Source material START
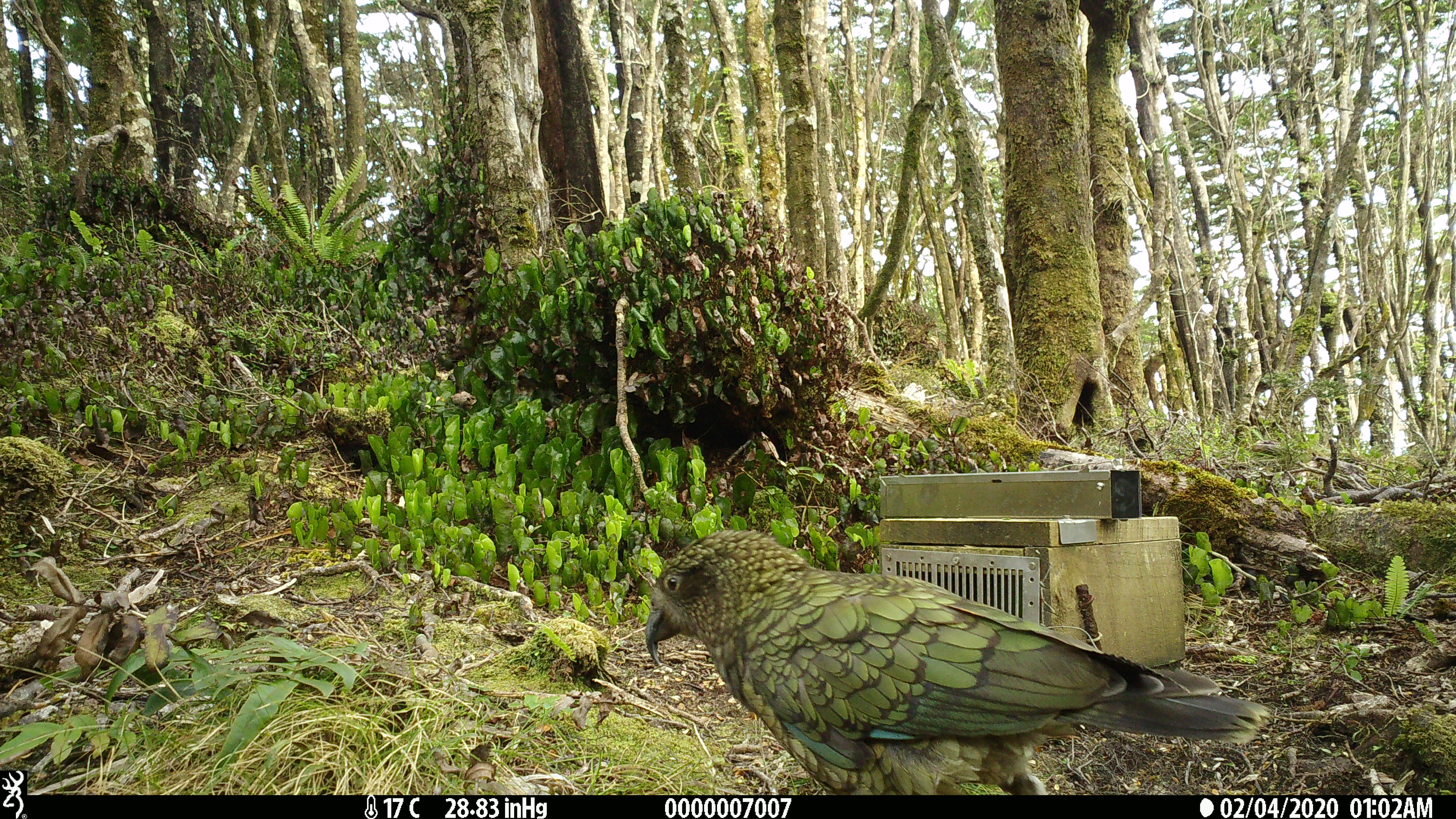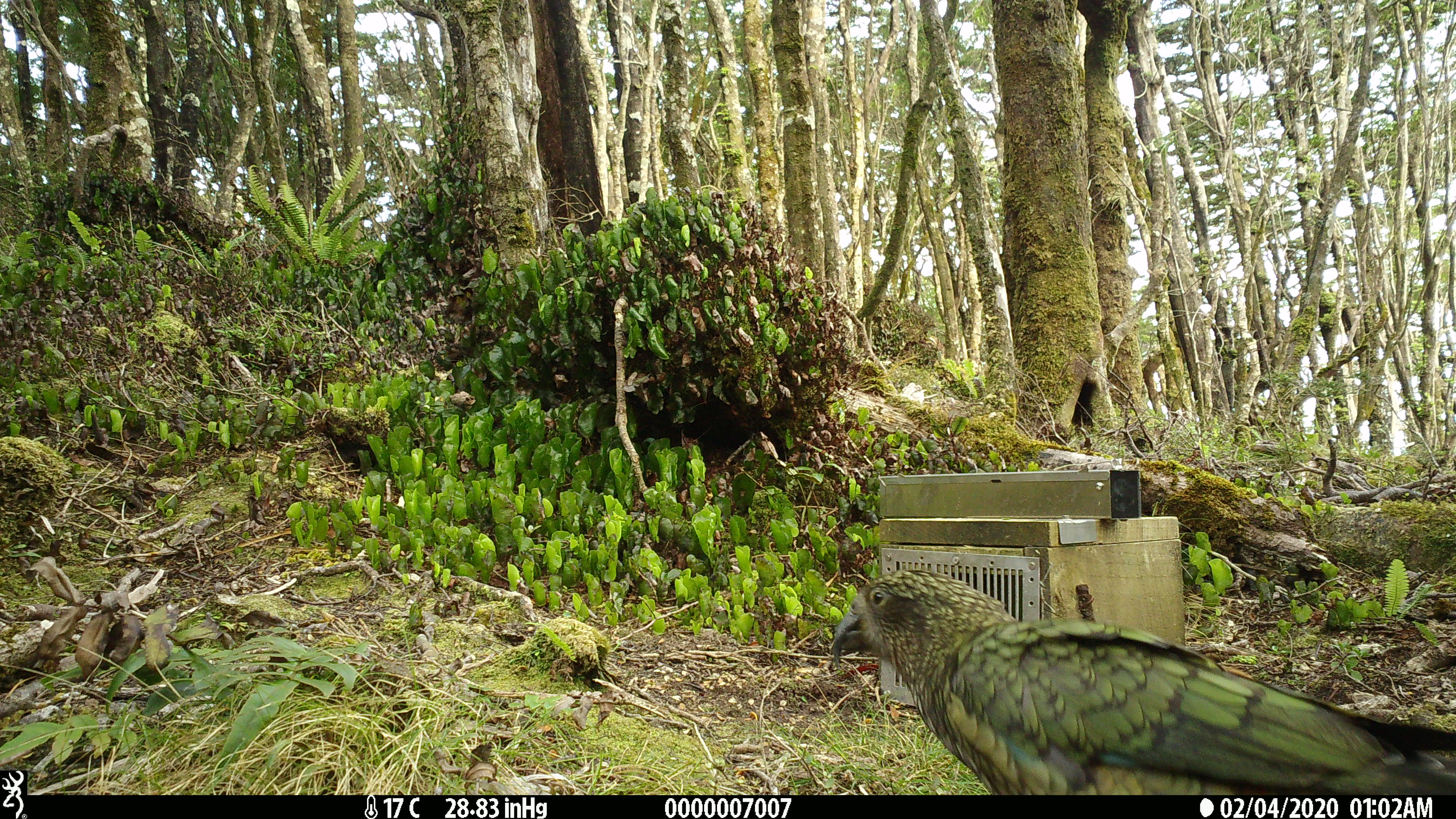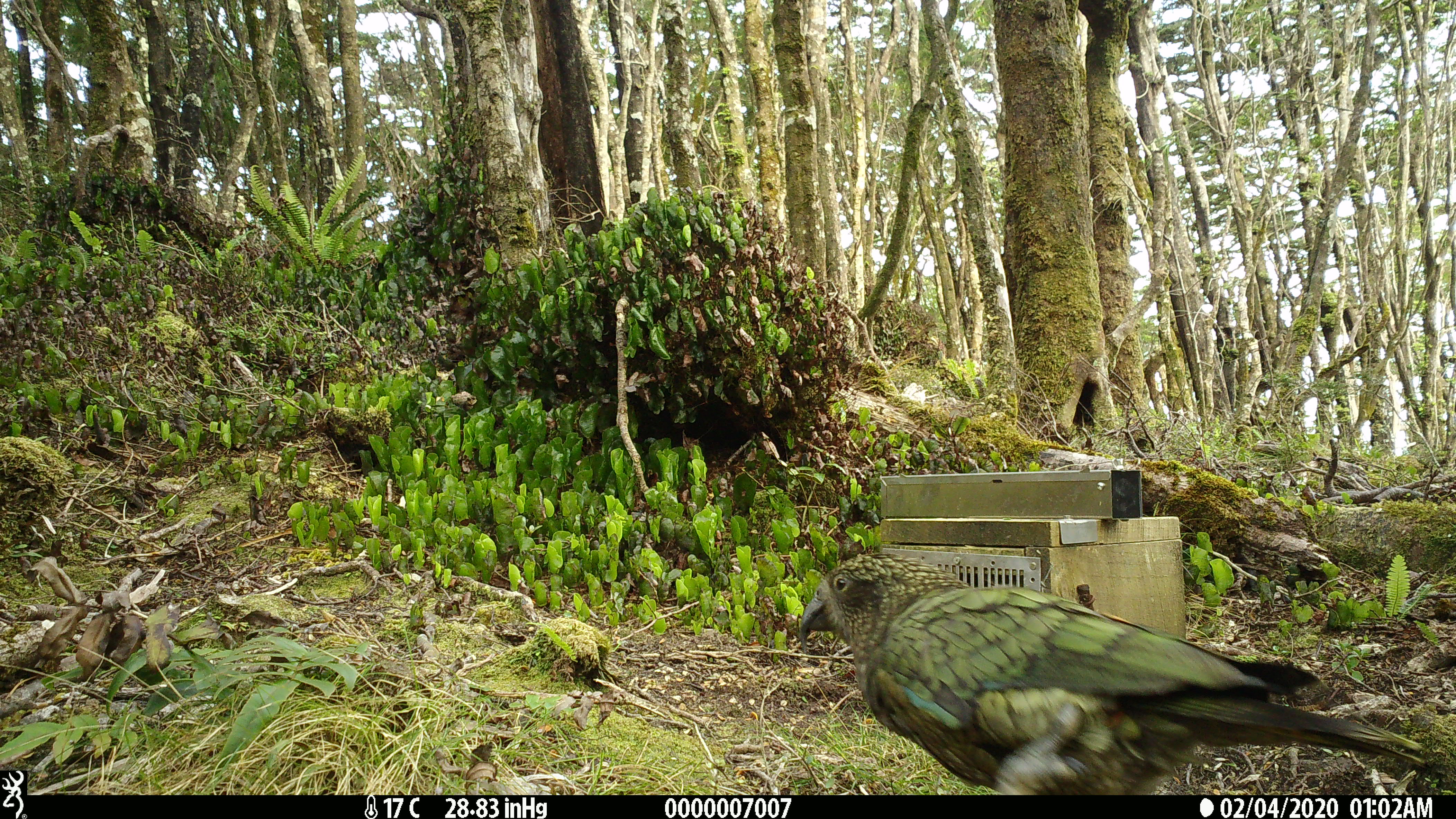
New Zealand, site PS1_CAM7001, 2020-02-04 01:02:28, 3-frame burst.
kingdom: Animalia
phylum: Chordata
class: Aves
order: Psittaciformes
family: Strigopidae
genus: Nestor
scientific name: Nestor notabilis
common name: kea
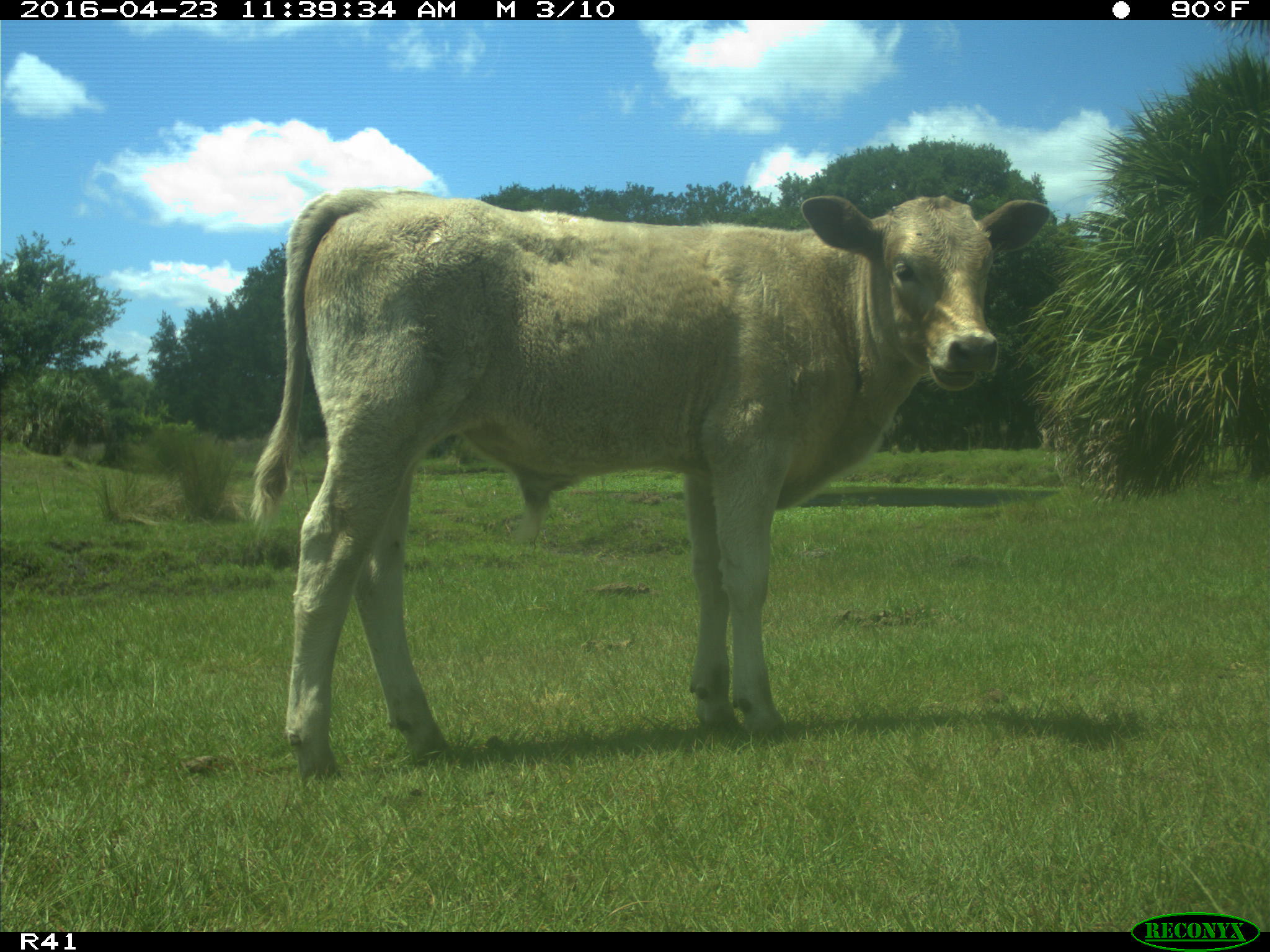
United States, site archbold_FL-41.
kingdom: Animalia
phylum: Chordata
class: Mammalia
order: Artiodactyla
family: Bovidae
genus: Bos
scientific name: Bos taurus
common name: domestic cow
Source material END
Source material START
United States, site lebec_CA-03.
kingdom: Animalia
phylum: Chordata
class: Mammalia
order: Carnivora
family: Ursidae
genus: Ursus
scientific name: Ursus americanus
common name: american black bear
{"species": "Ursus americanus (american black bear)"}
Source material END
Source material START
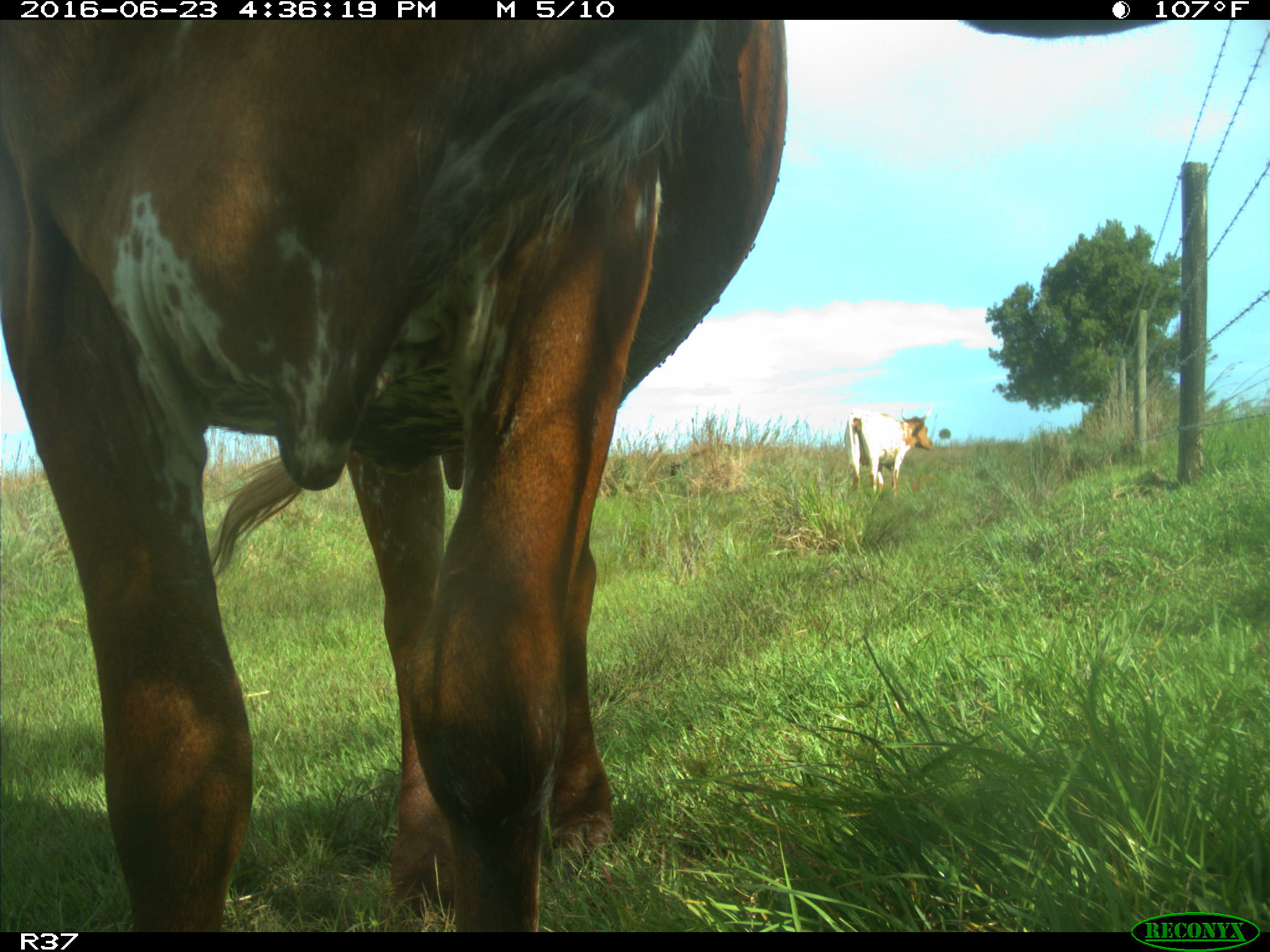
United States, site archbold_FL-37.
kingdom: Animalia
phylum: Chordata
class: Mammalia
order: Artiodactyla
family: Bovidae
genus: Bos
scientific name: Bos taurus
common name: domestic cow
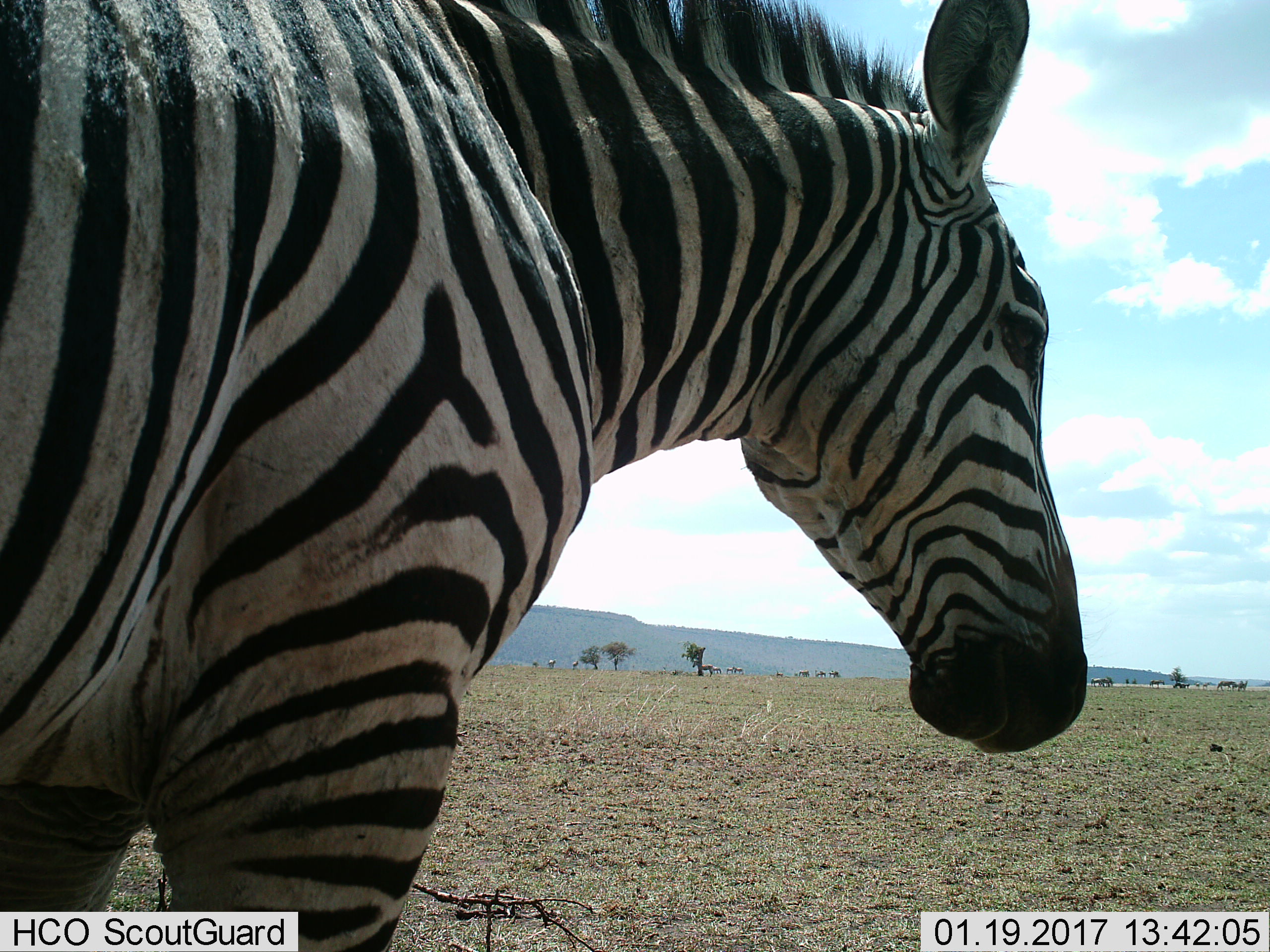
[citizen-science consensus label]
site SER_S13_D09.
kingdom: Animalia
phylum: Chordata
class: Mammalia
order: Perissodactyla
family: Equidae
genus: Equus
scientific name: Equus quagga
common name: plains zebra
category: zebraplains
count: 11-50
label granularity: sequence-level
Source material END
**Exercise prompt:**
Print from the line containing "United States, site archbold_FL-37." through the line containing "label granularity: sequence-level" in the data above, exactly as the lines stand, and omit every picture.

**Task solution:**
United States, site archbold_FL-37.
kingdom: Animalia
phylum: Chordata
class: Mammalia
order: Artiodactyla
family: Bovidae
genus: Bos
scientific name: Bos taurus
common name: domestic cow
[citizen-science consensus label]
site SER_S13_D09.
kingdom: Animalia
phylum: Chordata
class: Mammalia
order: Perissodactyla
family: Equidae
genus: Equus
scientific name: Equus quagga
common name: plains zebra
category: zebraplains
count: 11-50
label granularity: sequence-level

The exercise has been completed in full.